The nginx container is running inside the docker:19.03.12-dind
service container (i.e., nested). Though that inner container maps the "host's" port 8080 -> container port 80, in this case the "host" is the outer service container (docker:19.03.12-dind
), and this container does not expose port 8080 to the real host. As a result you can't reach the inner container's port 80 from the real host.
Furthermore, the curl localhost:8080
is executed from within the docker client container (i.e., docker:19.03.13
). Since "localhost" is itself, it can't reach the other container.
In theory, the solution is to launch the service container such that it exposes port 8080 to the real host, and have the client container access port 8080 on the real host. I say in theory because I am not sure GitLab gives you the option to do that.
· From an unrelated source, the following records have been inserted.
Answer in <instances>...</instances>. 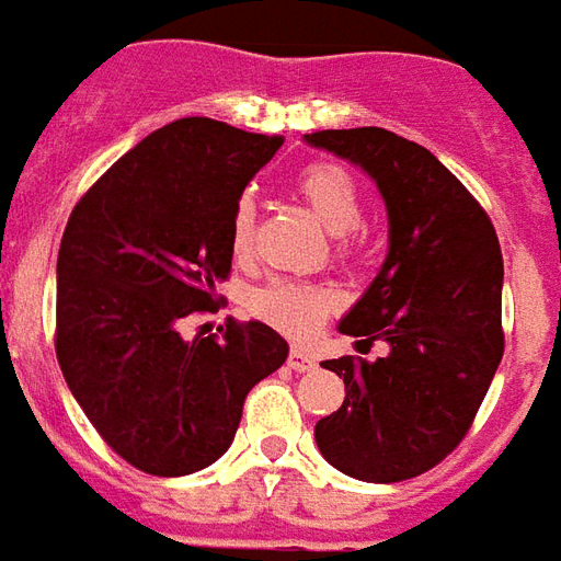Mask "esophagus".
Instances as JSON below:
<instances>
[{"mask_svg":"<svg viewBox=\"0 0 561 561\" xmlns=\"http://www.w3.org/2000/svg\"><path fill=\"white\" fill-rule=\"evenodd\" d=\"M287 365L293 368V371H311L313 365H317V359H313L311 353L299 351V347H293L287 356Z\"/></svg>","mask_w":561,"mask_h":561,"instance_id":"esophagus-1","label":"esophagus"}]
</instances>
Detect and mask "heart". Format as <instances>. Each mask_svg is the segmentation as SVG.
<instances>
[{"mask_svg":"<svg viewBox=\"0 0 561 561\" xmlns=\"http://www.w3.org/2000/svg\"><path fill=\"white\" fill-rule=\"evenodd\" d=\"M296 190L323 220L325 229L341 236L344 244L347 241L344 232L363 217V193L356 178L337 162H311L296 178ZM253 236H256V205L250 196H241L229 220V241L238 256H244L253 248ZM329 308H332V296L323 287L293 277H274L250 296V311L289 337L313 335L323 325Z\"/></svg>","mask_w":561,"mask_h":561,"instance_id":"obj_1","label":"heart"}]
</instances>
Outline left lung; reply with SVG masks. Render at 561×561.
<instances>
[{"mask_svg":"<svg viewBox=\"0 0 561 561\" xmlns=\"http://www.w3.org/2000/svg\"><path fill=\"white\" fill-rule=\"evenodd\" d=\"M305 141L359 165L387 202L389 250L341 320L389 356L329 359L344 401L313 426L325 462L365 483L423 474L459 447L502 363V248L486 210L435 153L380 126Z\"/></svg>","mask_w":561,"mask_h":561,"instance_id":"obj_1","label":"left lung"}]
</instances>
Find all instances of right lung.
<instances>
[{
  "label": "right lung",
  "mask_w": 561,
  "mask_h": 561,
  "mask_svg": "<svg viewBox=\"0 0 561 561\" xmlns=\"http://www.w3.org/2000/svg\"><path fill=\"white\" fill-rule=\"evenodd\" d=\"M280 135L184 117L121 157L71 210L57 256V359L87 420L121 459L157 478L217 462L248 392L287 363L272 325L181 337L217 311L229 220Z\"/></svg>",
  "instance_id": "obj_1"
}]
</instances>
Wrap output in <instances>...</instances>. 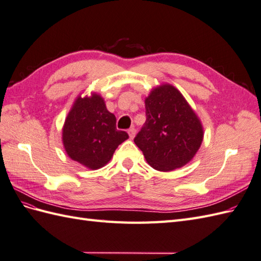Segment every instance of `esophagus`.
<instances>
[{
  "mask_svg": "<svg viewBox=\"0 0 261 261\" xmlns=\"http://www.w3.org/2000/svg\"><path fill=\"white\" fill-rule=\"evenodd\" d=\"M128 133H129V137L130 139H133L136 137V129L135 128H131L128 130Z\"/></svg>",
  "mask_w": 261,
  "mask_h": 261,
  "instance_id": "1",
  "label": "esophagus"
}]
</instances>
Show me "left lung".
Listing matches in <instances>:
<instances>
[{
    "mask_svg": "<svg viewBox=\"0 0 261 261\" xmlns=\"http://www.w3.org/2000/svg\"><path fill=\"white\" fill-rule=\"evenodd\" d=\"M146 121L135 138L151 168L170 172L188 164L203 142L202 122L179 90L170 84L145 98Z\"/></svg>",
    "mask_w": 261,
    "mask_h": 261,
    "instance_id": "1",
    "label": "left lung"
}]
</instances>
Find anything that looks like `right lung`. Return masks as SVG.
I'll list each match as a JSON object with an SVG mask.
<instances>
[{"mask_svg":"<svg viewBox=\"0 0 261 261\" xmlns=\"http://www.w3.org/2000/svg\"><path fill=\"white\" fill-rule=\"evenodd\" d=\"M117 119L107 109L99 93L78 96L66 117L62 131L65 151L73 161L89 170L108 163L119 144L129 138L116 128Z\"/></svg>","mask_w":261,"mask_h":261,"instance_id":"right-lung-1","label":"right lung"}]
</instances>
One way to reproduce the problem without GitLab, it to mimic the GitLab setup with something like this:
$ docker network create some-network
Launch the "service" container:
$ docker run --runtime=sysbox-runc \
--name dind-syscont -d \
--network some-network --network-alias docker \
-e DOCKER_TLS_CERTDIR=/certs \
-v dind-syscont-certs-ca:/certs/ca \
-v dind-syscont-certs-client:/certs/client \
docker:dind
Launch the "client" container:
$ docker run -it --rm \
--network some-network \
-e DOCKER_TLS_CERTDIR=/certs \
-v dind-syscont-certs-client:/certs/client:ro \
docker:latest sh
/ #
This allows you to play around with exposing ports, etc., to see what setups work and which don't.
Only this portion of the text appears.